Required work:
Rewrite the passage of the SEC filing starting with "SOLICITATION/RECOMMENDATION STATEMENT UNDER" and going on through "(Title of Class of Securities)", substituting "Target Company" for "Subject Company".
begin Page excerpt
SECURITIES AND EXCHANGE COMMISSION
WASHINGTON, D.C. 20549
SCHEDULE 14D-9
(RULE 14d-101)
(Amendment No. 4)
SOLICITATION/RECOMMENDATION STATEMENT UNDER SECTION 14(d)(4) OF THE SECURITIES EXCHANGE ACT OF 1934
Tektronix, Inc.
(Name of Subject Company)
Tektronix, Inc.
(Names of Person(s) Filing Statement)
Common Stock, no par value,
including the preferred share purchase rights attached thereto
(Title of Class of Securities)
879131100
(CUSIP Number of Class of Securities)
James F. Dalton
Sr. Vice President and General Counsel
Tektronix, Inc.
14200 SW Karl Braun Dr.
Beaverton, Oregon 97077
(503) 627-6700
(Name, Address, and Telephone Numbers of Person Authorized to Receive Notices and
Communications on Behalf of the Person(s) Filing Statement)
With a copy to:
Henry H. Hewitt
Margaret Hill Noto
Stoel Rives LLP
900 SW Fifth Avenue, Suite 2600
Portland, Oregon 97204-1268
(503) 224-3380
¨ | Check the box if the filing relates solely to preliminary communications made before the commencement of a tender offer. |
This Amendment No. 4 to the Schedule 14D-9 (this “Amendment”), filed with the Securities and Exchange Commission (the “SEC”) on November 16, 2007, amends and supplements the Schedule 14D-9 filed with the SEC on October 19, 2007, as subsequently amended (the “Schedule 14D-9”) by Tektronix, Inc., an Oregon corporation. The Schedule 14D-9 relates to a tender offer by Raven Acquisition Corp., an Oregon corporation and an indirect wholly owned subsidiary of Danaher Corporation, a Delaware corporation, disclosed in a Tender Offer Statement on Schedule TO, dated October 18, 2007, to purchase all of the outstanding shares of the common stock of Tektronix, at a purchase price of $38.00 per share, net to the seller in cash, without interest thereon and less any applicable withholding taxes, upon the terms and subject to the conditions set forth in the Offer to Purchase, dated October 18, 2007 (as amended or supplemented from time to time) and in the related Letter of Transmittal (as amended or supplemented from time to time).
end Page excerpt
begin Supplied material
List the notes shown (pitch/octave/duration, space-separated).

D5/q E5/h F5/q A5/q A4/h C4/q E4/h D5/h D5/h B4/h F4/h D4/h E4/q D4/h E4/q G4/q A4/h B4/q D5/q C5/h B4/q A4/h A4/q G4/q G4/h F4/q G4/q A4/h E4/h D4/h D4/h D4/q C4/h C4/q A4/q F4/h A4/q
end Supplied material
Right answer:
SOLICITATION/RECOMMENDATION STATEMENT UNDER SECTION 14(d)(4) OF THE SECURITIES EXCHANGE ACT OF 1934
Tektronix, Inc.
(Name of Target Company)
Tektronix, Inc.
(Names of Person(s) Filing Statement)
Common Stock, no par value,
including the preferred share purchase rights attached thereto
(Title of Class of Securities)